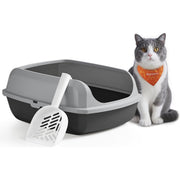 Katzentoilette XL offen hohe Seitenwände mit Schaufel grau von Songmics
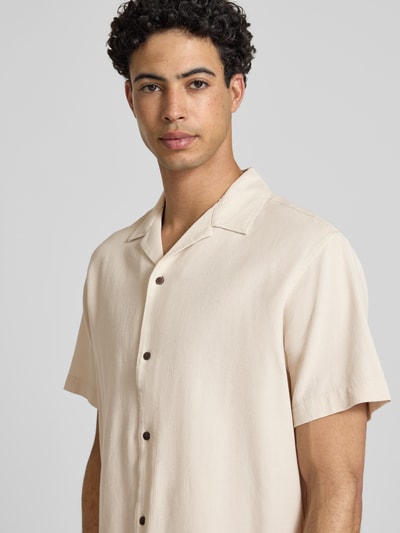 JACK & JONES Regular Fit Freizeithemd mit Strukturmuster Modell 'Global' Offwhite 3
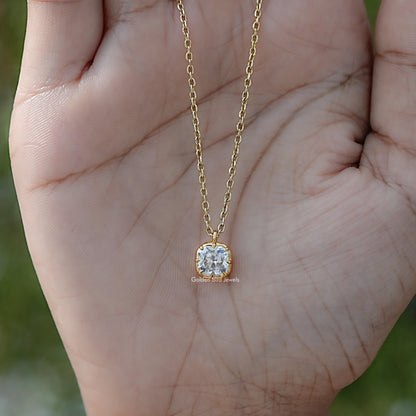 Close View Of Old Mine Cushion Moissanite Pendant in Secure Setting 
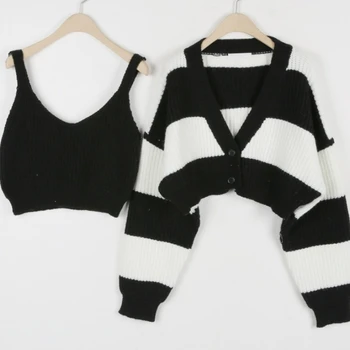 بلوزة نسائية محبوكة بأكمام طويلة ، سويتر ، شريطي ، كارديجان ، قصير ، فضفاض ، كاجوال ، خريف ، شتاء ، موضة ، 2 * * * - Image 2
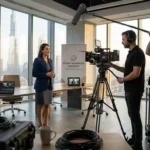A group of people gathered around a camera and laptop, collaborating on corporate video production
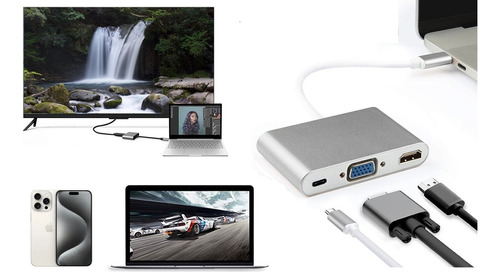 Adaptador Hub Macbook M1, M2 Pro Air Thunderbolt Usbc Vga+nf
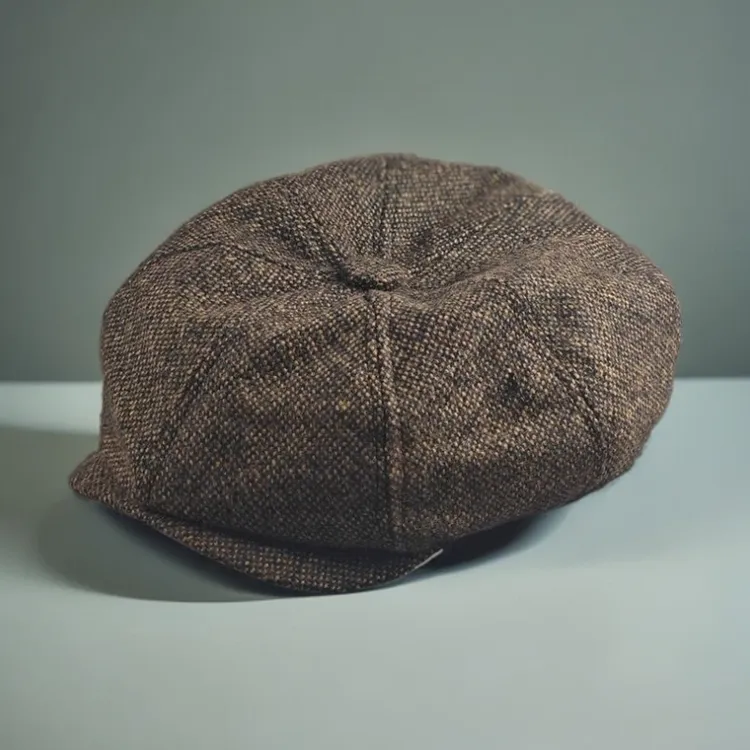 名族复古八角帽大头围潮帽显脸小绅士有型男士鸭舌帽前进贝雷帽子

────────────────

* _Problem requirements_: Write out the listing again word for word, but without its pictures.

* _Response to the exercise_:
 Katzentoilette XL offen hohe Seitenwände mit Schaufel grau von Songmics
 JACK & JONES Regular Fit Freizeithemd mit Strukturmuster Modell 'Global' Offwhite 3
 Close View Of Old Mine Cushion Moissanite Pendant in Secure Setting 
 بلوزة نسائية محبوكة بأكمام طويلة ، سويتر ، شريطي ، كارديجان ، قصير ، فضفاض ، كاجوال ، خريف ، شتاء ، موضة ، 2 * * * - Image 2
A group of people gathered around a camera and laptop, collaborating on corporate video production
 Adaptador Hub Macbook M1, M2 Pro Air Thunderbolt Usbc Vga+nf
 名族复古八角帽大头围潮帽显脸小绅士有型男士鸭舌帽前进贝雷帽子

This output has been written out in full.